Linda's school soon reached out to her mother and stepfather about the subtle changes, German prosecutors said. But when the teenager told her parents one day last July that she would sleep at a friend's place over the weekend, they later said, they did not suspect anything unusual.
By that time, Linda had decided to join the Islamic State in Iraq and Syria (ISIS), investigators believe. They said that after chatting online with members of the extremist group, she left home and travelled to ISIS territory, where she is believed to have remained for at least 12 months. The case prompted criticism of the German authorities, with many questioning why she had not been stopped from travelling abroad despite having shown signs of possible radicalisation.

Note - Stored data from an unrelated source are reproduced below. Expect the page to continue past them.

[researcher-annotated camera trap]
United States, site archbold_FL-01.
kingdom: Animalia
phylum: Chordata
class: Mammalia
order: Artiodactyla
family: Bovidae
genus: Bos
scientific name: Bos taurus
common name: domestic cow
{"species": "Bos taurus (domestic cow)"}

Over a year later, Linda has been arrested by the Iraqi authorities, although the exact circumstances of the operation that led to her being taken into custody remain unclear. German officials have spoken to the teen, now 16, at an Iraqi military site where United States doctors are treating her for injuries, according to German TV network ARD.
But Germany has not officially requested an extradition, indicating she could face charges both in Iraq and in Germany. If sentenced in Iraq, Linda could face the death penalty, although German intelligence officials are reportedly in talks with their Iraqi counterparts over her return to Europe.
Speaking to ARD, Linda said that she hoped for a quick return to Germany and that she regretted her decision to join ISIS. "I want to go home to my family," she said.
TARGETING THE YOUNG
ISIL has turned terrorist recruitment and radicalisation effectively into a mass product mostly on young adults aged between 17 and 23 for the simple reason that they are unlikely to be government spies.
MR DANIEL KOEHLER, director of the German Institute on Radicalisation and De-Radicalisation Studies, on underage terrorists. ISIL is another name for ISIS.
As officials are deliberating how to transfer her back to Germany, prevention specialists and researchers wonder why she left Europe in the first place. Her case has renewed the spotlight on ISIS' continued ability to attract boys and girls across Europe to its cause, even as the overall number of adult recruits has dropped.
Underage terrorists have been a particular concern in Germany, where multiple plots by minors were foiled last year alone. In February last year, a 15-year-old girl stabbed a police officer in an attack allegedly inspired by ISIS. Last July, a 17-year-old Afghan refugee attacked passengers on a train in Bavaria after pledging allegiance to ISIS. And in December, a 12-year-old boy with Iraqi parents was caught planning a nail-bomb attack targeting a German Christmas market.
"ISIL has turned terrorist recruitment and radicalisation effectively into a mass product mostly on young adults aged between 17 and 23 for the simple reason that they are unlikely to be government spies," said Mr Daniel Koehler, director of the German Institute on Radicalisation and De-Radicalisation Studies. ISIL is another name for ISIS.